= Martin Bain =

Sports executive

Martin Edward Bain (born July 1968) is a British football executive. He was formerly Chief Executive officer of Scottish club Rangers, the CEO of FSDL, the organising company of Indian Super League. He has also been the CEO of English club Sunderland A.F.C, and Maccabi Tel Aviv.

==Life and career==
Bain was born and brought up in Glasgow and attended Glasgow University. He worked for Rangers FC from 1996 where he was Commercial Director and Director of Football before being appointed as Chief Executive by Chairman Sir David Murray in February 2005. He joined the board of Directors in September 2001.
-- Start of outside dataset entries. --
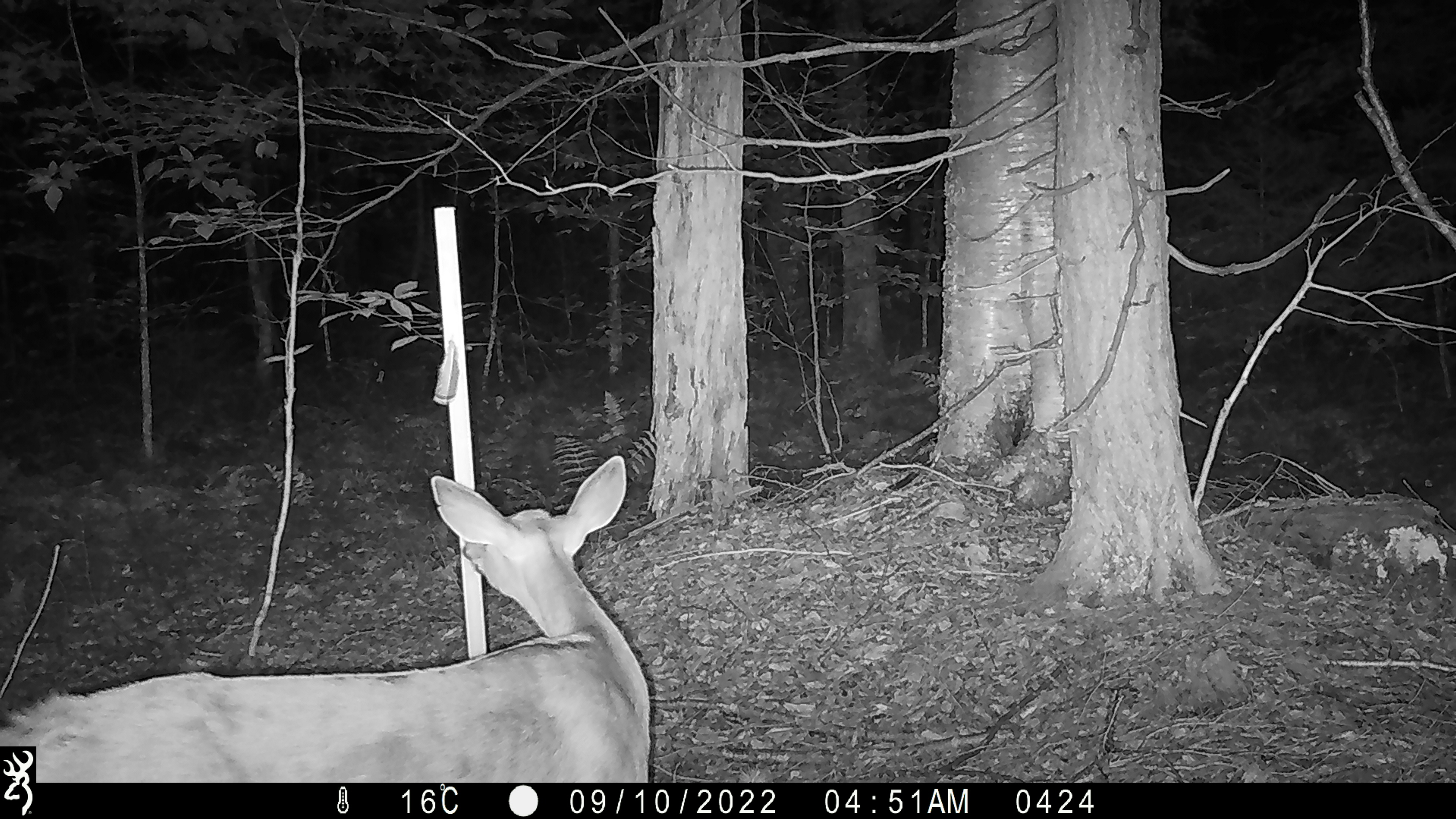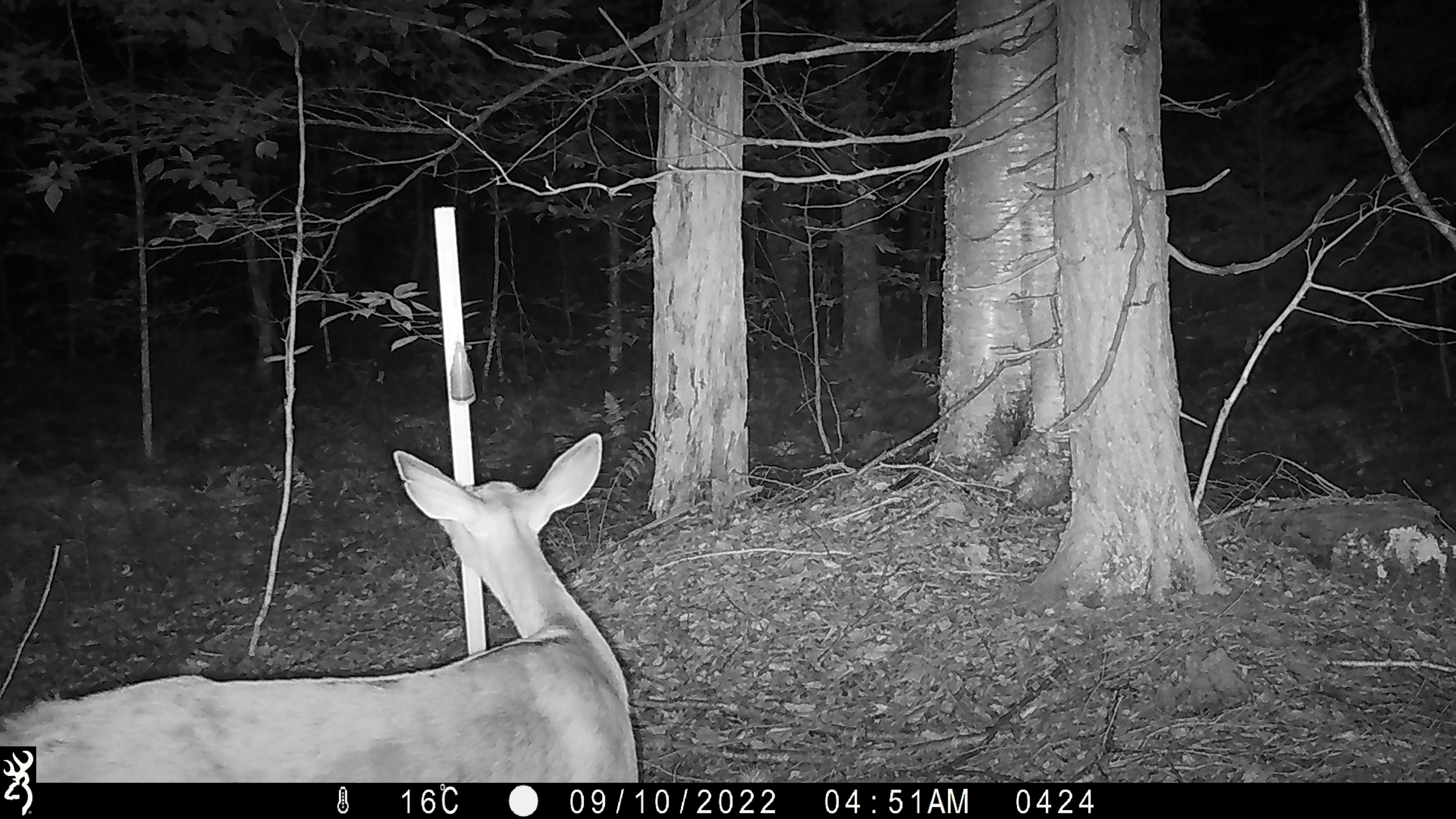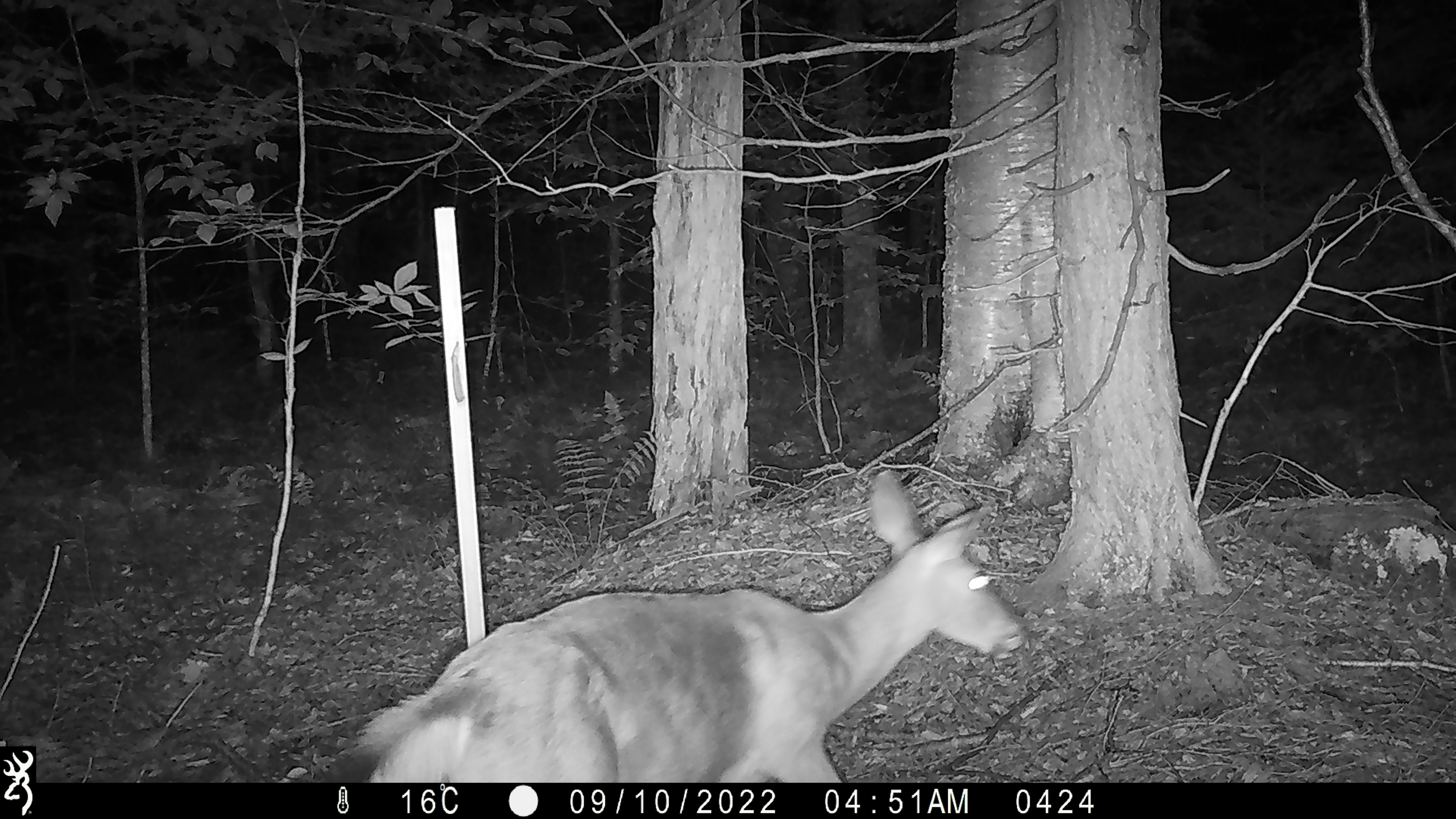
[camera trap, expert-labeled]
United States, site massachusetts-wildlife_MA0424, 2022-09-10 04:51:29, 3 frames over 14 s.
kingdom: Animalia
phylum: Chordata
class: Mammalia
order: Artiodactyla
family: Cervidae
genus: Odocoileus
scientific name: Odocoileus virginianus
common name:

In July 2008, Bain was elected to the Scottish Premier League's board of Directors for a second term.

On 6 May 2011, Rangers F.C. was sold by David Murray, the majority shareholder, to Craig Whyte. As part of an independent panel set up to represent 27,000 minority shareholders in the sales transaction, Bain refused to agree to the sale. Bain resigned in June 2011 and raised an action in the Court of Session in relation to a breach of his employment contract. He settled his damages claim out of court in March 2012.
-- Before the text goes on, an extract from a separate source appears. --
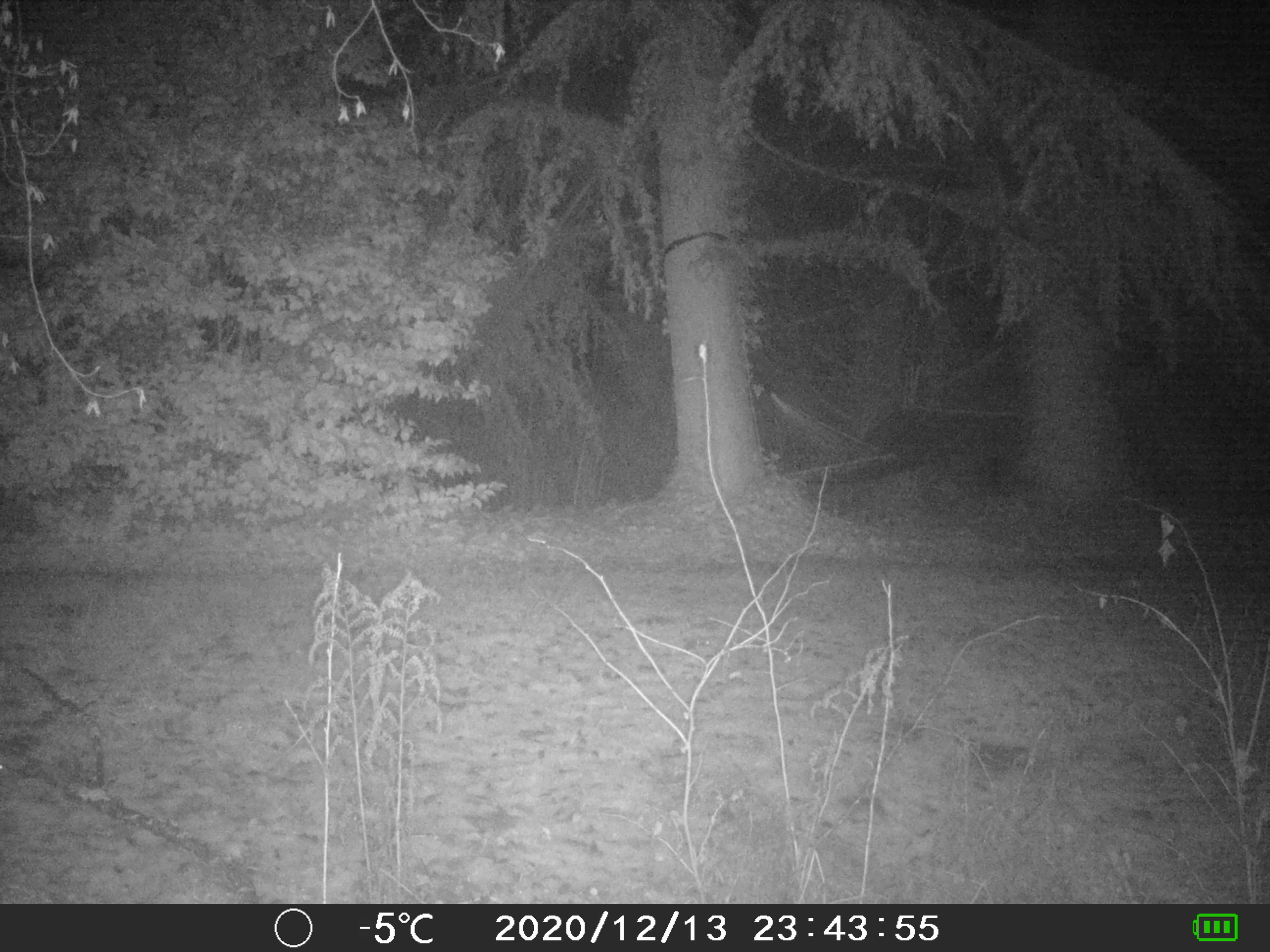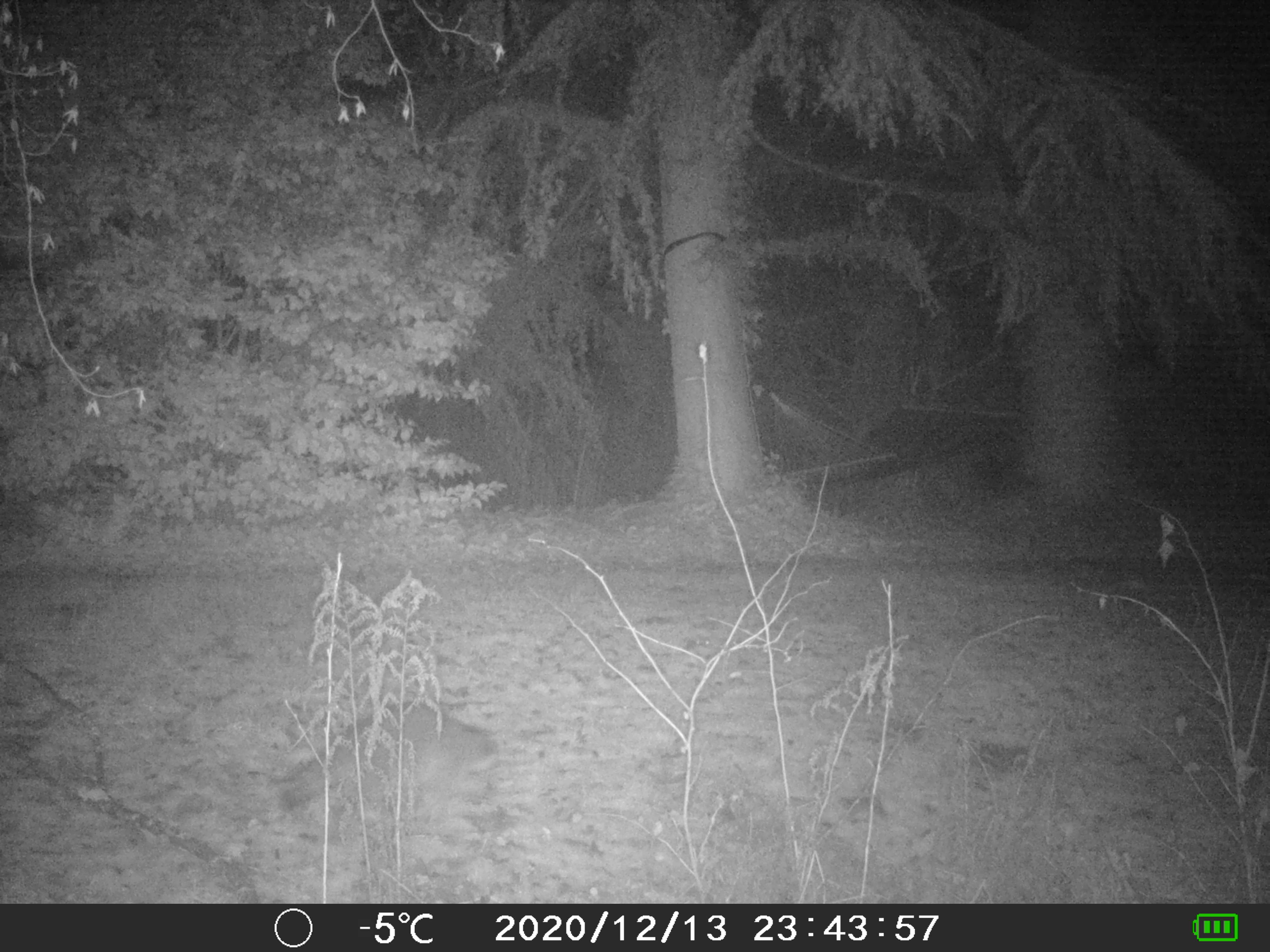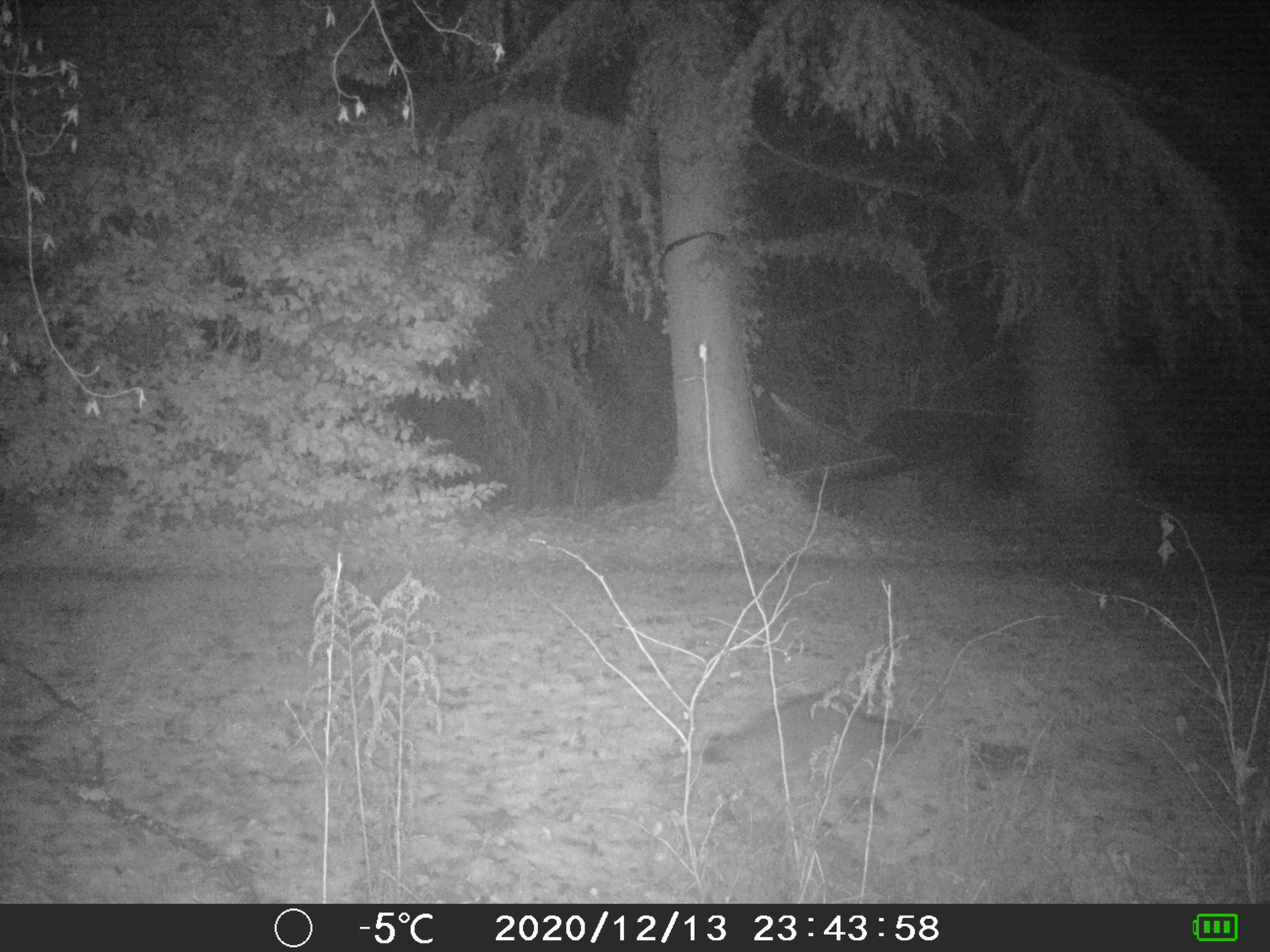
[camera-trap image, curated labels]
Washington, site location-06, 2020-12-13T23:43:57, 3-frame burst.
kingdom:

Following the administrative crisis which engulfed Rangers subsequently, during an SFA tribunal in May 2012 it transpired that Bain presented diligence to Sir David Murray at the time of the sale that proved his stance at the time of the takeover to be the correct one.

Bain was appointed chief executive of Israeli club Maccabi Tel Aviv in September 2014. During his time in Israel, the club won the domestic treble in 2015 and qualified for the Champions League Bain was also a director of the Israeli Premier League, helping negotiate its biggest ever broadcast deal

In 2016, Bain joined the Premier league as Chief Executive of Sunderland A.F.C. and left the club in May 2018 following its sale to Stewart Donald,

On 11 October 2019, Bain was appointed as CEO of Football Sports Development Ltd., organisers of the Indian Super League, the top-tier football league in India.

==Advisory roles==

Martin Bain was the Non Executive Chairman of The Scottish Council of Independent Schools (SCIS) until September 2025.

From 2007 to 2009 he was a Non Executive Chairman of the Glasgow Children's Hospital Charity.

He was Director of the Rangers Charity Foundation from 2005 to 2010.